China shares rose on light volume on Tuesday helped by defensive sectors, though may follow Hong Kong stocks lower as investors persistently move money out of commodity-related sectors on uncertainty over the growth outlook.
Utilities, in particular independent power producers (IPPS), outperformed on expectations that power shortages in China would boost demand while a stall in the commodity rally continued to weigh on cyclical stocks such as oil and coal producers.
Hong Kong's Hang Seng ended down 0.4 percent as large cap financials shed early gains despite Chinese banks reporting robust first-quarter results last week. The China Enterprises Index of top locally listed mainland companies fell 0.8 percent.
In China, the Shanghai Composite Index ended up 0.7 percent at 2,932.2 but A-share turnover at 9.6 billion yuan remained 20 percent below the average over the past month, suggesting a lot of investors were cautious about participating in markets.

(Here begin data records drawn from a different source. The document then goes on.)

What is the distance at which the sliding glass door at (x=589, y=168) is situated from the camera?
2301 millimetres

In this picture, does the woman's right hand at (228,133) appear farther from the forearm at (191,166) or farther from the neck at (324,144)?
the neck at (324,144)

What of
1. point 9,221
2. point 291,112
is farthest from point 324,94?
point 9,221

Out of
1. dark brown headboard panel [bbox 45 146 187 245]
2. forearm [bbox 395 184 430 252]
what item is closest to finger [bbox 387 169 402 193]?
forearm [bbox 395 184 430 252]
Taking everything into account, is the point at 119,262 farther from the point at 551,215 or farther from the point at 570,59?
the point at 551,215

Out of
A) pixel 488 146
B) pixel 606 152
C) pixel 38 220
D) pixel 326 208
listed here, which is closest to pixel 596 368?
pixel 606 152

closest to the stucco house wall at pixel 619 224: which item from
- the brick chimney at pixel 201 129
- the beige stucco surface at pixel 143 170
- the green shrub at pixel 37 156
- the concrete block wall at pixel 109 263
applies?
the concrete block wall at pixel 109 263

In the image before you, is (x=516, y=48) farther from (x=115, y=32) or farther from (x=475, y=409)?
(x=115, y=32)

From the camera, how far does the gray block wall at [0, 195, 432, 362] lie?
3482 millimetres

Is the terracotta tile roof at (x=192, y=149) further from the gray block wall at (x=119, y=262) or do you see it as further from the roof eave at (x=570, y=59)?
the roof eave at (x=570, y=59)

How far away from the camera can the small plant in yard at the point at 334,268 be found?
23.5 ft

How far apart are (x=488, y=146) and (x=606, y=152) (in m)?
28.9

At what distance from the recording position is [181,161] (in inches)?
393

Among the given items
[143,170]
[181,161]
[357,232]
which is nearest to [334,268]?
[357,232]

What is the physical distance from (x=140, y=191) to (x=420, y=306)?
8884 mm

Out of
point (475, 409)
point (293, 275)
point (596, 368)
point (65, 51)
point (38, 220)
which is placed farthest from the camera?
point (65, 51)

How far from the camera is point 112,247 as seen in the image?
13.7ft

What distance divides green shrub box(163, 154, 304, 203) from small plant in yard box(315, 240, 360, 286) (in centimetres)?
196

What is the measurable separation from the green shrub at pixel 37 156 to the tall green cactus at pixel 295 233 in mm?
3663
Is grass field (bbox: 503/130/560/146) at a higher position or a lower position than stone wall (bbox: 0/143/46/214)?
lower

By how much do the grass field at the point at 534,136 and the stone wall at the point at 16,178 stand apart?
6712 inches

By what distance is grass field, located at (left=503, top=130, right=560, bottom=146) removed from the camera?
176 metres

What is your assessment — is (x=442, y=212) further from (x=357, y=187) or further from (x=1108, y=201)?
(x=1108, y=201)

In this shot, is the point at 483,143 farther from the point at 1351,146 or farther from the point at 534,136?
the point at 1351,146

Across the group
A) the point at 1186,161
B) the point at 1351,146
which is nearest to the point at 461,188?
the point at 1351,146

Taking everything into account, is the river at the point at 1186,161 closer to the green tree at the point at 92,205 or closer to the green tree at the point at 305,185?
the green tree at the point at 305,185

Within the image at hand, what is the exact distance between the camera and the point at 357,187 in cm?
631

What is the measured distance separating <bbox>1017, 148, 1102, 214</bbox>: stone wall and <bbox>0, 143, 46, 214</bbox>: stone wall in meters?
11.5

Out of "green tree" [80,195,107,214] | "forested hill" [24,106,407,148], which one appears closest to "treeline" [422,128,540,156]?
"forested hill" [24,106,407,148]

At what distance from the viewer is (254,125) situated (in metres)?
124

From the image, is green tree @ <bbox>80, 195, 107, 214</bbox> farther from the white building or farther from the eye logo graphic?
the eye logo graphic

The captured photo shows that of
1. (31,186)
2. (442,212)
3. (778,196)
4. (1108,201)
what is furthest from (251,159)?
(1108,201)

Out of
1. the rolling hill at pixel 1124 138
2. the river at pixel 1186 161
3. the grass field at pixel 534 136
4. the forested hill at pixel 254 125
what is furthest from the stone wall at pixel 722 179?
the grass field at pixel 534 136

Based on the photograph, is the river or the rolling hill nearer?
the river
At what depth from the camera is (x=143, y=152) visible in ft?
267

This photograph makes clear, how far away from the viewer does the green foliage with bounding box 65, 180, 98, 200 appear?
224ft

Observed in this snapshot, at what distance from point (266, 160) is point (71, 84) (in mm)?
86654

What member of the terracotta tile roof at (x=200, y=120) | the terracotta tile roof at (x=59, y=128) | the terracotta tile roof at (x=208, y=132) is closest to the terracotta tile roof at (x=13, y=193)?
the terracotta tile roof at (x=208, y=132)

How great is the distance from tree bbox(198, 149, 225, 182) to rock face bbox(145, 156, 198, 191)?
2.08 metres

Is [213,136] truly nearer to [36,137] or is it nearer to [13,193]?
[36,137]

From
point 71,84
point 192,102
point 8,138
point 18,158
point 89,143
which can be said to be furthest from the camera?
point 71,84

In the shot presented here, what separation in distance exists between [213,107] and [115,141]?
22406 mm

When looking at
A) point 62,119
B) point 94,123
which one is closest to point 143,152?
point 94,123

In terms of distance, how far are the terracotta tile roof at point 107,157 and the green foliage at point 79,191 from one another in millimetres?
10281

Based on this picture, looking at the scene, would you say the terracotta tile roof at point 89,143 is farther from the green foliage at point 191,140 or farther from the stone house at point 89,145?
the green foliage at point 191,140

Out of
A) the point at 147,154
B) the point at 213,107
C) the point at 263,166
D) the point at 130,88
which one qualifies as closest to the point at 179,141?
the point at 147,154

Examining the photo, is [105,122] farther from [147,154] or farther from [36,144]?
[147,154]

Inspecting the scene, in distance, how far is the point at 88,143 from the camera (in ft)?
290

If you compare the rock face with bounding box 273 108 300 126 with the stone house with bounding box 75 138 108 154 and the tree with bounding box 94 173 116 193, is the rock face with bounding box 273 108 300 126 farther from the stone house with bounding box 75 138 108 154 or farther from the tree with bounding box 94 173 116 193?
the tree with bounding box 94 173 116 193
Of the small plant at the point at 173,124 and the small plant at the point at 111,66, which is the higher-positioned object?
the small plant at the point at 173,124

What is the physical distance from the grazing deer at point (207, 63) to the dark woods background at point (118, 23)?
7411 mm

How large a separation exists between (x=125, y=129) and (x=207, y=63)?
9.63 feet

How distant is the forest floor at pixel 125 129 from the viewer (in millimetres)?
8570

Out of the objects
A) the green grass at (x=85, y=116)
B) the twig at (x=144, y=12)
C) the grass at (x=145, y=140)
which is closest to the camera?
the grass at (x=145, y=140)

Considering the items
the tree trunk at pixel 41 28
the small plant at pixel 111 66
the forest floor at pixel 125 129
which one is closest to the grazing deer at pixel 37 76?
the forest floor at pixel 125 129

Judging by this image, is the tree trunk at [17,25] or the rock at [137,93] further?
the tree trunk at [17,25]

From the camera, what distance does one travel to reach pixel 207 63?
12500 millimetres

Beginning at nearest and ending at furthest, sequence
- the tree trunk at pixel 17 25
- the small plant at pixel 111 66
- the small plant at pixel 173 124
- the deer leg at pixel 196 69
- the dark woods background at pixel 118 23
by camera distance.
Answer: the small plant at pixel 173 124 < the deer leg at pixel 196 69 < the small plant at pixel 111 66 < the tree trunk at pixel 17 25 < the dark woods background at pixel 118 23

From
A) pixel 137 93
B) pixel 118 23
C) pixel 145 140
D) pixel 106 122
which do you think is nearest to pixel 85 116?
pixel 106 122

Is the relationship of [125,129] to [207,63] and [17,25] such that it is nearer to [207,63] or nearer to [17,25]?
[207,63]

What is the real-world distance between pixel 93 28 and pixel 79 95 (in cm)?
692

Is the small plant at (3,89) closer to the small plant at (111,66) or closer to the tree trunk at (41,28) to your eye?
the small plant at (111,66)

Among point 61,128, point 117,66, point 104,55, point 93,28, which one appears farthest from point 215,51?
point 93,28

"The rebound today is not supported by volume, so it's likely to be a short-term rebound after a sharp dip in some sectors," said Cao Xuefeng, head of research at Huaxi Securities in Chengdu.
The Hong Kong utilities sector sub-index was the only sector to end in positive territory on the day. Materials and energy were the top drags.
"Equity volumes across the board are quite weak. I wouldn't be surprised if a lot of people right now are sitting on cash," said John Mar, regional head of sales trading at Daiwa Capital Markets in Hong Kong.
Mar said some clients had preferred to take bets off the table, expressing concern over China's underperformance and the movement of copper prices, often considered a barometer of global economic growth, in the opposite direction to precious metals.
According to Daiwa Capital, Hong Kong, Philippines and Thailand were the only markets to have recorded consistent inflows over the past four weeks, putting these markets most at risk should investor sentiment weaken.
IPPs SURGE, COULD SEE PULLBACK
China Resources Power led the charge among Chinese IPPs, jumping 5.3 percent on over 3.5 times its average 30-day volume. The stock is up 7 percent so far this year after declining 9 percent in 2010.
China Resources Power has heavy exposure to Jiangsu province along the mainland's eastern coast which has been hit by lack of adequate power supplies. About 39 percent of the company's total capacity is spent on the province, the highest share among listed peers, Daiwa analysts said in a note.
In a report released last week BNP Paribas forecast severe power shortages, particularly in the Jiangsu and Shandong provinces in China, to lift power demand while possible tariff hikes would benefit producers.
The utilities sub-index in Hong Kong was up 9 percent since mid-March to its highest levels in three and a half years.
However, the strong gains in a short period of time suggested that near-term profit-taking is a risk as investors switch in and out of sectors.
"In this climate, investors are likely to buy on the dip in defensive stocks, with pharmaceuticals possibly the next to see some interest," said Cao from Huaxi Securities.